Ainsi l’élection de Lula participe au mouvement de plus en plus perceptible de contestation du « nouvel ordre mondial » impérialiste, notamment l’hégémonisme américain. Les résistances sociales et nationales momentanément tétanisées par la chute du mur de Berlin, la défaite du socialisme, de l’URSS, ont commencé à se relever en particulier contre les conséquences économiques, sociales, écologiques et anti-nationales catastrophiques. Le mouvement anti-mondialisation, qui a réussi à organiser des contre-manifestations massives à tous les sommets des impérialistes depuis Seattle, doit développer le rapprochement et la solidarité internationaliste avec les résistances nationales des Etats et des peuples sous domination impérialiste.  Ces résistances prennent de multiples formes :

·       Les impérialistes ont pensé que les régimes socialistes restants s’effondreraient mais les dirigeants de ces pays, notamment cubains et nord-coréens, sont restés liés aux masses et préservent leur indépendance nationale.

·       De même, des dirigeants confrontés aux agressions coloniales des impérialistes ont pris le chemin de la résistance nationale. C’est la voie prise par Slobodan Milosevic qui continue de défier les impérialistes au TPI et retourne son procès en procès de l’impérialisme. La politique de Mugabe de remise des terres des fermiers blancs aux noirs, au Zimbabwe, fait partie de ce mouvement. Le sommet de Johannesburg a été une tribune pour dénoncer l’esclavage comme crime contre l’humanité, exiger des réparations, pour dénoncer le sionisme comme une des pires formes du racisme. A Johannesburg, A. Wade s’est situé ouvertement dans le camp de la soumission aux impérialistes.

·       La guerre contre la Yougoslavie a provoqué une nouvelle forme d’opposition. En effet, cette agression a montré que les impérialistes s’apprêtent à balkaniser tous les pays multinationaux (la quasi-totalité des pays) ce qui provoque un mouvement d’opposition chez de nombreux gouvernements (russe, chinois, brésilien, indien...), expression de la montée de l’opposition à l’hégémonisme américain au sein des peuples, y compris donc parmi les plus liés aux impérialistes en général et aux Etats-Unis en particulier.

·       La résistance se manifeste chez de plus en plus de peuples.
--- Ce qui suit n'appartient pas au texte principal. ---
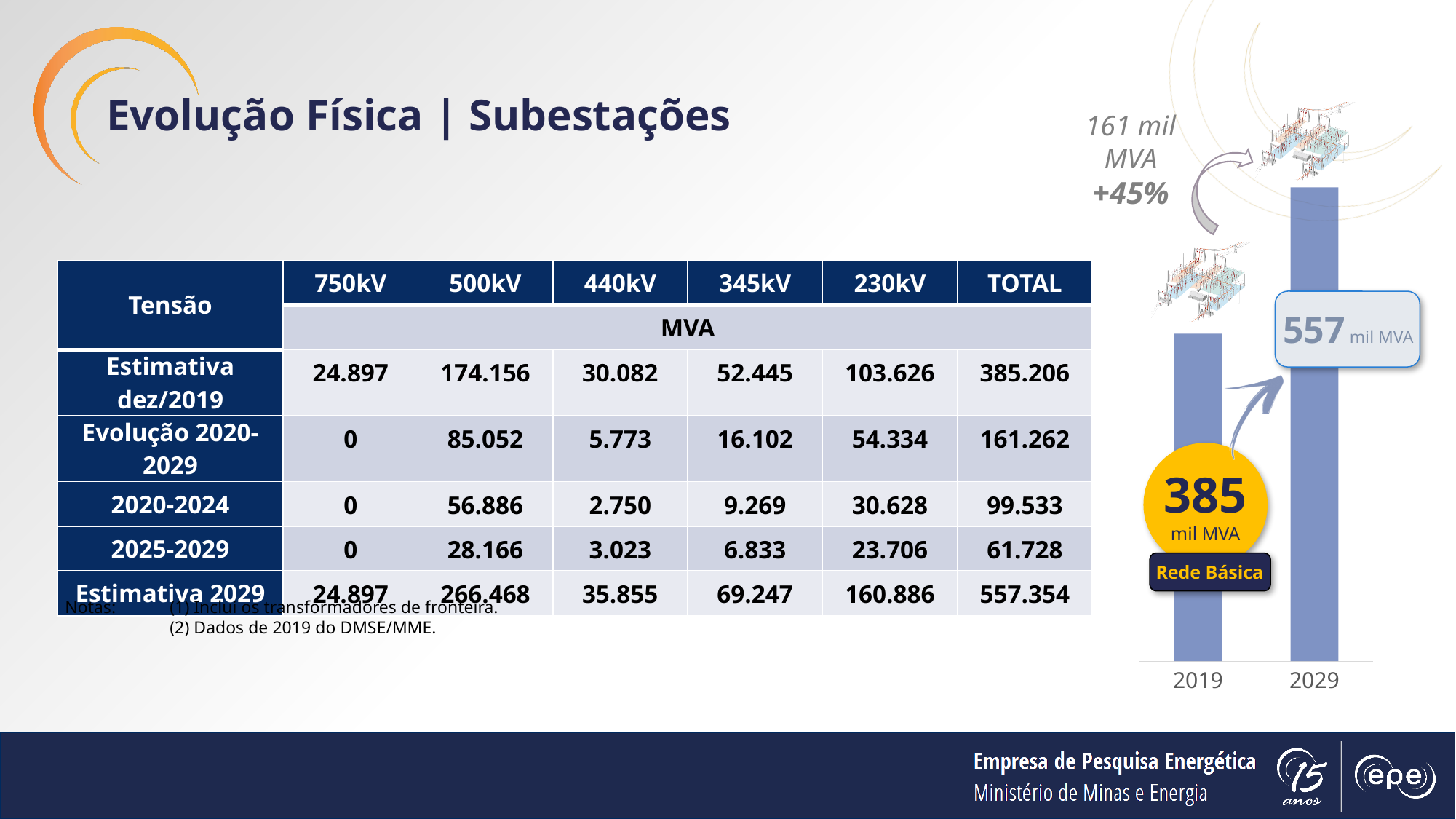
In the bar chart on the right, is the value for 2029 larger or smaller than the value for 2019? larger In the bar chart on the right, what are the two categories on the x axis? 2019 and 2029 In the bar chart on the right, what value is labelled for 2029? 557 mil MVA In the bar chart on the right, do the values rise or fall from 2019 to 2029? rise In the bar chart on the right, what percentage increase is labelled between 2019 and 2029? +45% In the bar chart on the right, which year has the shorter bar? 2019 In the bar chart on the right, what value is labelled for 2019? 385 mil MVA In the bar chart on the right, what increase in MVA is labelled next to the arrow between the two bars? 161 mil MVA How many bars does the chart on the right of the slide have? 2 In the bar chart on the right, which year has the taller bar? 2029 What kind of chart is shown on the right side of the slide? bar chart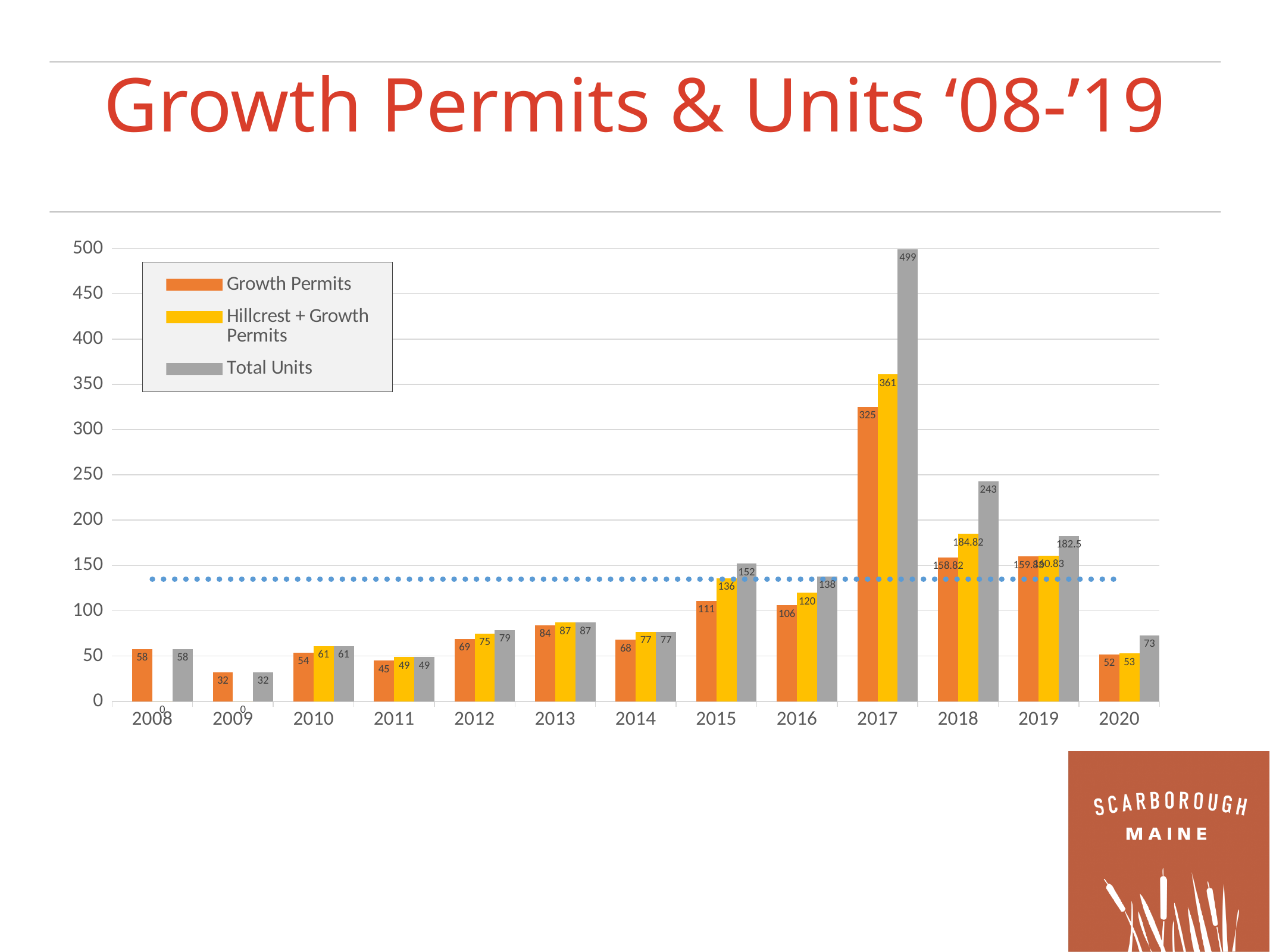
How many series does the legend list? 3 Which year has the larger Total Units value, 2015 or 2016? 2015 What is the Hillcrest + Growth Permits value for 2015? 136 Which year has the highest Total Units value? 2017 Which series is shown in gray in the legend? Total Units What is the Growth Permits value for 2018? 158.82 What is the difference between Total Units and Hillcrest + Growth Permits in 2017? 138 What is the Total Units value for 2017? 499 What is the Total Units value for 2020? 73 How many years are shown on the x axis? 13 Which year has the lowest Growth Permits value? 2009 What kind of chart is shown on the slide? bar chart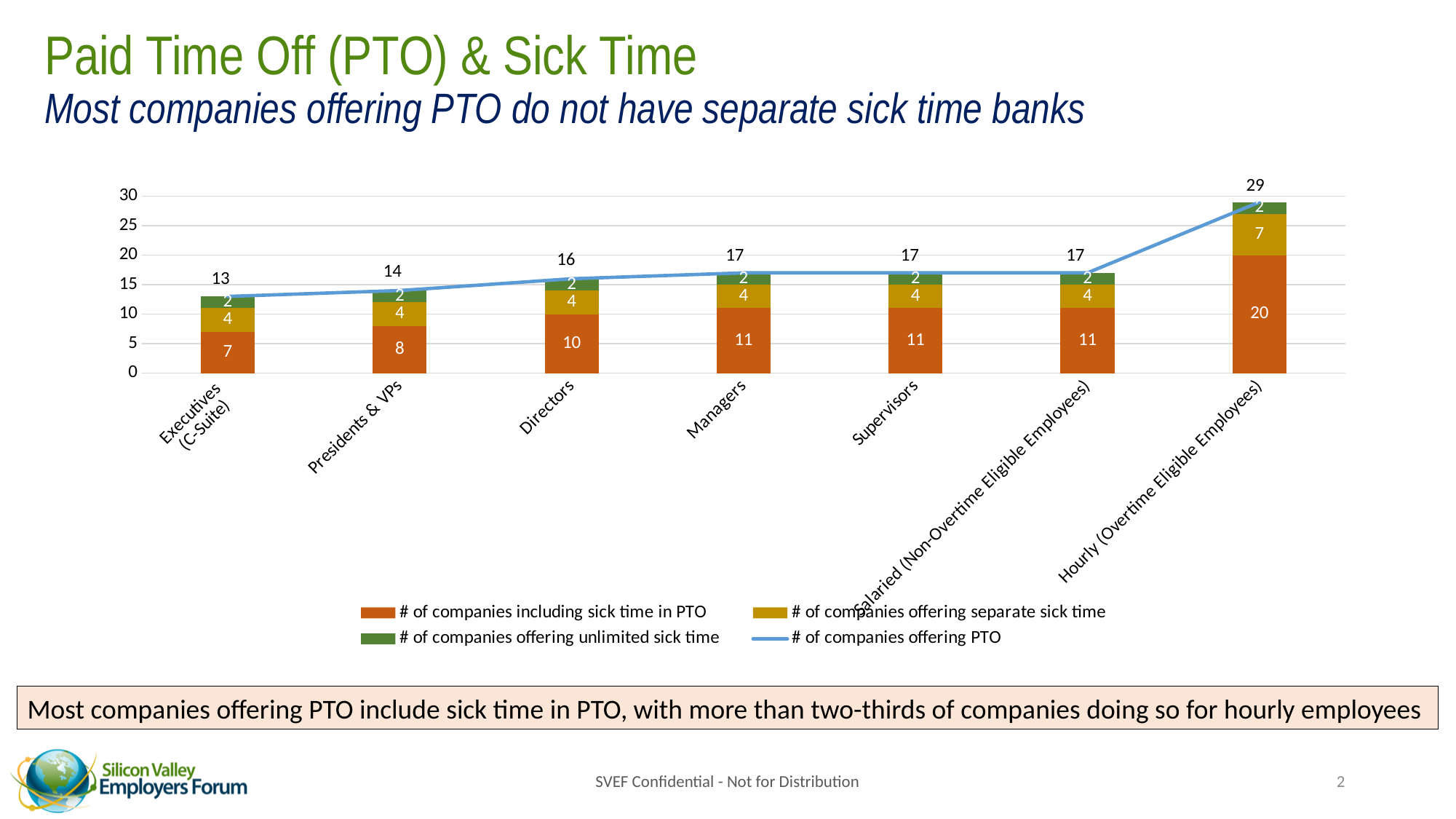
What is the total of the stacked bar for Supervisors? 17 Which is larger: the number of companies including sick time in PTO for Directors or for Presidents & VPs? Directors What is the value of the '# of companies offering PTO' line for Presidents & VPs? 14 What is the difference between the number of companies offering PTO for Hourly (Overtime Eligible Employees) and for Managers? 12 How many companies include sick time in PTO for Hourly (Overtime Eligible Employees)? 20 How many series does the legend list? 4 How many companies offer separate sick time for Directors? 4 What kind of chart is shown on the slide? Stacked bar chart with a line How many companies include sick time in PTO for Executives (C-Suite)? 7 Which employee category has the highest number of companies offering PTO? Hourly (Overtime Eligible Employees) How many employee categories are shown on the x axis? 7 Which employee category has the lowest number of companies including sick time in PTO? Executives (C-Suite)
Des luttes armées progressistes se poursuivent aux Philippines, au Népal, en Colombie sous la direction des FARC pour ne citer que ces exemples.

·       La résistance la plus symbolique est la nouvelle Intifada des Palestiniens, qui montre à tous les peuples du monde qu’un peuple uni même très faiblement armé peut s’opposer à une armée sioniste qui a le soutien inconditionnel des USA.

·       Le régime irakien et son peuple continue à s’opposer courageusement au diktat des Etats-Unis, à l’embargo qui y a fait plus d’un million de morts et à la guerre d’agression en préparation.

·       Le processus en cours de la recolonisation fait cohabiter à la fois les « marécages de l’histoire » (le génocide au Rwanda, la guerre d’occupation réactionnaire du Rwanda et de l’Ouganda soutenus par les impérialistes Yankees au Congo de Lumumba et de Mulélé, la menace intégriste islamiste en Algérie et la guerre civile réactionnaire qui menace de faire imploser la Côte d’Ivoire) et les résistances sociales et nationales montantes multiples et diverses.

·       Les rivalités intestines entre les impérialistes pour le profit maximum les poussent à mener des politiques de plus en plus réactionnaires, au niveau social, démocratique, national et provoquent de plus en plus de résistances.

·       Les forces révolutionnaires et anti-impérialistes conséquentes doivent participer aux mobilisations populaires et nationales pour contribuer à affaiblir les impérialistes et préparer ainsi l’avènement de véritables alternatives ouvrières et populaires.